Kutipan Teks:
● ● ●
TEMPO.CO , Jakarta: Longgarnya pengawasan di perbatasan menyebabkan narkotik leluasa melenggang masuk Indonesia. Berdasarkan riset Pusat Penelitian Kesehatan Universitas Indonesia dan Badan Narkotika Nasional pada 2011 hanya lima persen upaya penyelundupan narkotik yang berhasil digagalkan. Selebihnya, 95 persen, lolos dan beredar di Indonesia. "Sekarang tidak jauh berbeda," ujar mantan Deputi Pemberantasan BNN Benny Mamoto.
BNN memperkirakan selama 2014 sekitar 220 ton sabu dan 13 juta butir ekstasi lolos dan beredar di masyarakat. Itu belum termasuk narkotik jenis lain seperti hashish, kokain, dan heroin. "70 persen diselundupkan dari Malaysia," ujar juru bicara BNN Slamet Pribadi. Selain dari Malaysia, narkotik juga masuk dari Timor Leste dan Papua Newginea. "80 persen masuk memanfaatkan jalur laut."
● ● ●
Tugas dan Latihan:
A. Jelaskan dalam satu sampai tiga kalimat penyebab narkotik dapat leluasa masuk ke Indonesia menurut teks tentang penyelundupan narkotik.
B. Salin dengan tepat bagian teks tentang penyelundupan narkotik, mulai dari "TEMPO.CO , Jakarta: Longgarnya" dan berakhir pada "BNN Benny Mamoto.".

Data Tersimpan:
● ● ●
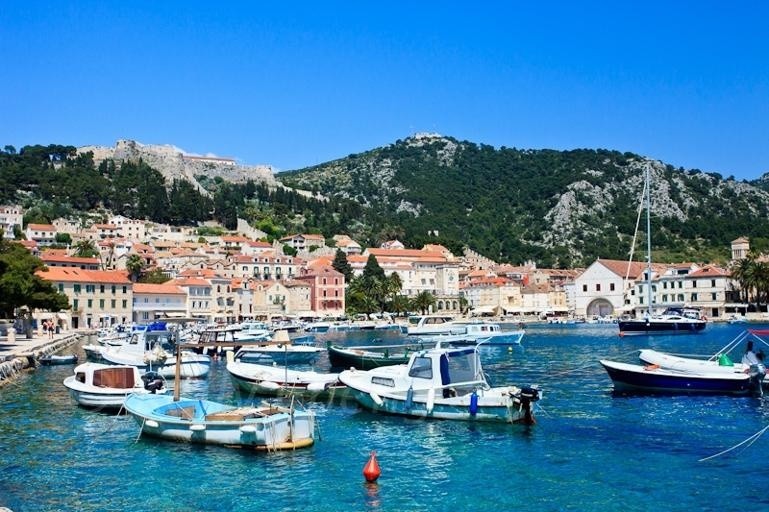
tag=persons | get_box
[47,319,54,339]
[43,322,48,331]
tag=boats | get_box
● ● ●
Jawaban yang Diharapkan:
A. Narkotik dapat leluasa masuk ke Indonesia karena pengawasan di perbatasan longgar. Riset Pusat Penelitian Kesehatan Universitas Indonesia dan BNN pada 2011 menunjukkan hanya lima persen upaya penyelundupan yang berhasil digagalkan, sedangkan 95 persen lolos dan beredar di Indonesia.

B.
TEMPO.CO , Jakarta: Longgarnya pengawasan di perbatasan menyebabkan narkotik leluasa melenggang masuk Indonesia. Berdasarkan riset Pusat Penelitian Kesehatan Universitas Indonesia dan Badan Narkotika Nasional pada 2011 hanya lima persen upaya penyelundupan narkotik yang berhasil digagalkan. Selebihnya, 95 persen, lolos dan beredar di Indonesia. "Sekarang tidak jauh berbeda," ujar mantan Deputi Pemberantasan BNN Benny Mamoto.